LETTER: Patience with Mother Nature 

click to enlarge UNSPLASH

“They were a group of experienced backcountry skiers.” “They had all the equipment that they're supposed to have.”

“They had emergency beacons to be able to call for help” … and finally the quote: “Unfortunately, even with that, this person died in this avalanche.”

The above statements have been said over and over in past years, usually whenever another unfortunate person loses their life in an avalanche.

As if being equipped with beacons, probes, ABS-packs and shovel would make an avalanche stop itself from burying you!

Yes, it goes without saying that all this equipment—and the knowledge of how to use it—is important, and one should never go into the backcountry without it.

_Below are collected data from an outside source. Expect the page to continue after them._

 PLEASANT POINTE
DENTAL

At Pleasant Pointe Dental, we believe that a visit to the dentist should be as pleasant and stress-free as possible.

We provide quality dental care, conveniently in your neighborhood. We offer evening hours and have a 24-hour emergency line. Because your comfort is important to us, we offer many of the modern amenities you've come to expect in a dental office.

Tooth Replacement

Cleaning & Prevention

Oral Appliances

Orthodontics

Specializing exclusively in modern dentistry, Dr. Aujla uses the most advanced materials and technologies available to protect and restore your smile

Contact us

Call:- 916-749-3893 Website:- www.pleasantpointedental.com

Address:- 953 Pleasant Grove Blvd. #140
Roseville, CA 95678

However, knowledge of terrain and snowpack are at least as—if not more—importantthan all this gear.

Quotes, such as those above, can so mislead a kid to think that because they have “the gear” they can now ski the “rad line.” I wish that people would become more aware that it's the terrain (coupled with an unstable snowpack) that they enter that kills them!

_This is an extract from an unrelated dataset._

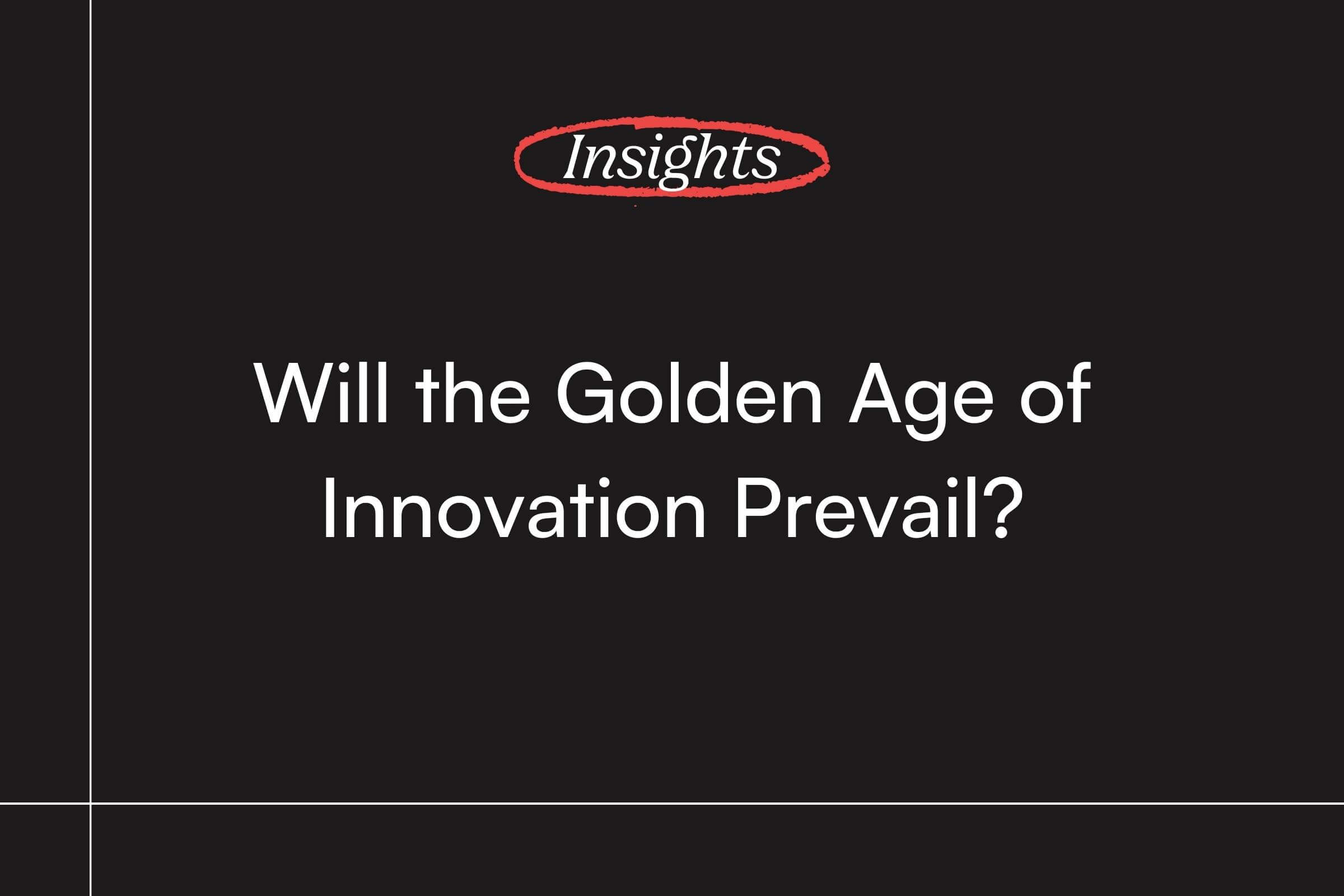 Insights

Will the Golden Age of Innovation Prevail?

To read the terrain correctly, you need courses, mentors and years of backcountry travel—and even then, sometimes, an accident can happen.

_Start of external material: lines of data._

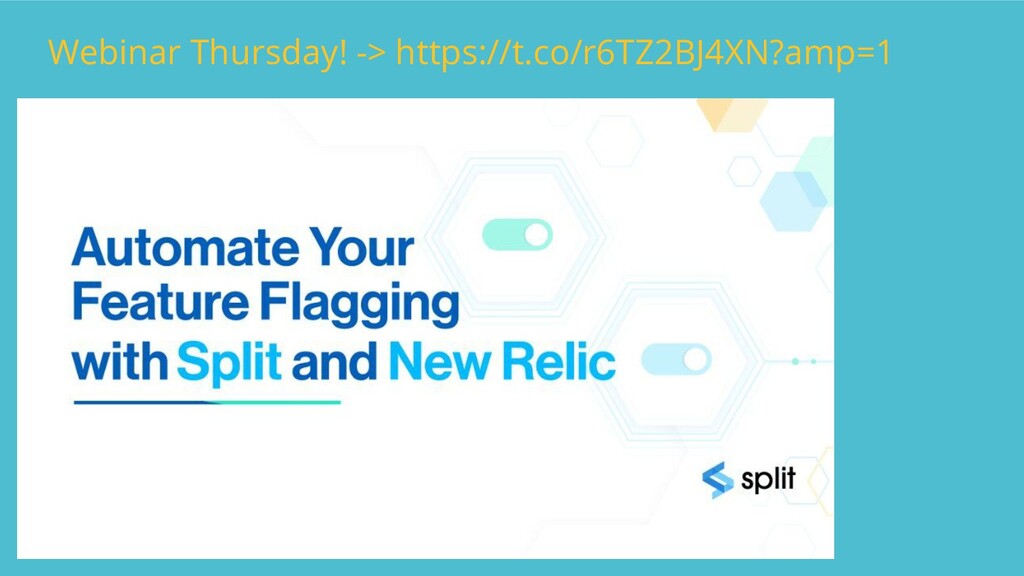 Webinar Thursday! -> https://t.co/r6TZ2BJ4XN?amp=1

Automate Your Feature Flagging with Split and New Relic

split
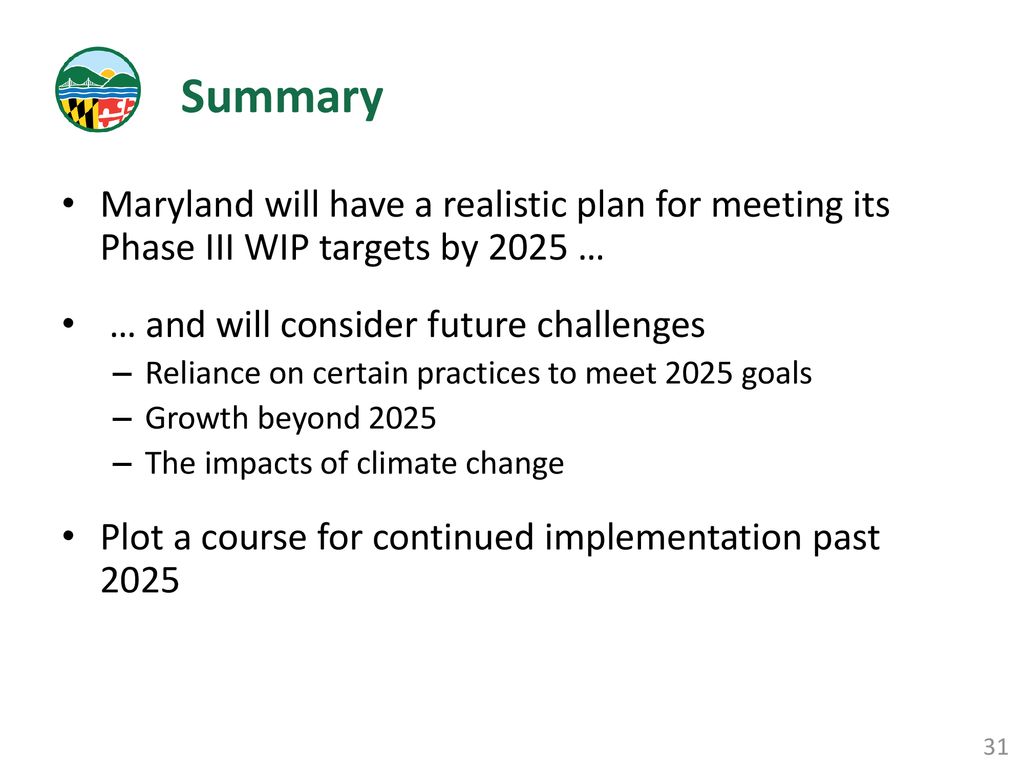 Summary

• Maryland will have a realistic plan for meeting its Phase III WIP targets by 2025 …

• … and will consider future challenges
– Reliance on certain practices to meet 2025 goals
– Growth beyond 2025
– The impacts of climate change

• Plot a course for continued implementation past 2025

31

You can travel in the backcountry quite safely even in high-avalanche danger as long as you pick and choose the right terrain in which to travel. This goes for uptrack and descent, as well as the neighbouring slopes that can set an avalanche loose to spill into your line of travel.

So please, all of you young (and not-so-young) whippersnappers out there, who feel they have to prove something in the backcountry, educate yourself not only about the gear and how to use it, but start learning to read the terrain.

Sometimes you might just have to stick to a 25-degree slope instead of whatever other descent you had in mind.

That other descent, it will still be there for you on another day, maybe in the spring, where “maybe” the conditions might be a bit safer.

Patience in the backcountry might not only be a virtue, it might save lives.